ABOUT THIS EXERCISE
The expected response consists solely of the lines from the line with "The hypersphere hypothesis" through the last line of the material below, copied exactly.

----

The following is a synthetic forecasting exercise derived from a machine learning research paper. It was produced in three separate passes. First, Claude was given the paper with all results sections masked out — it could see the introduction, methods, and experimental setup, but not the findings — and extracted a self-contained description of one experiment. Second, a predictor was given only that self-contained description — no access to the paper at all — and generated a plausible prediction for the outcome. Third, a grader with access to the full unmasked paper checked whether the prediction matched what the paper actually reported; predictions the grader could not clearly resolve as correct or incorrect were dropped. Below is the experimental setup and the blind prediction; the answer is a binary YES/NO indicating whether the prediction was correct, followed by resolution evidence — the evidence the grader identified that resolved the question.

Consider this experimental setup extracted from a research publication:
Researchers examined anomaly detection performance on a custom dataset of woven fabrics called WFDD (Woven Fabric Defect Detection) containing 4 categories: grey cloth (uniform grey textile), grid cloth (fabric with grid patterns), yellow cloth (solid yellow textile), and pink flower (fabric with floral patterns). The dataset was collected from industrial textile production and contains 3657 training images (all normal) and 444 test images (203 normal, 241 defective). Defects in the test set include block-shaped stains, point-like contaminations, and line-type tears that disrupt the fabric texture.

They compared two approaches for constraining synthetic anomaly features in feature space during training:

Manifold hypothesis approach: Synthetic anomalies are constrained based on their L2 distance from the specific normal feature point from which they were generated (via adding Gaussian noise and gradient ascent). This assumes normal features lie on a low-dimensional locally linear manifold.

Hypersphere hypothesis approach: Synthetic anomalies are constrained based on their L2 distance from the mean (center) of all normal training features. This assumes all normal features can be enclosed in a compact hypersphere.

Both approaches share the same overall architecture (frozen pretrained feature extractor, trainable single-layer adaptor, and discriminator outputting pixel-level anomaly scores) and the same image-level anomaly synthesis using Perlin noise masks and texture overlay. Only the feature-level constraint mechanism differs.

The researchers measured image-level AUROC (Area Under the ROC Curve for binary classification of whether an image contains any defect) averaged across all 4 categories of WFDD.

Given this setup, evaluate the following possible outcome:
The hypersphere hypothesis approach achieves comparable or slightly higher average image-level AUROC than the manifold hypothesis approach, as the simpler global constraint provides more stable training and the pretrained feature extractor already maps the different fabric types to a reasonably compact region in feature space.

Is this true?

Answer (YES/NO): NO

----

SOLVED PROBLEM
The hypersphere hypothesis approach achieves comparable or slightly higher average image-level AUROC than the manifold hypothesis approach, as the simpler global constraint provides more stable training and the pretrained feature extractor already maps the different fabric types to a reasonably compact region in feature space.

Is this true?

Answer (YES/NO): NO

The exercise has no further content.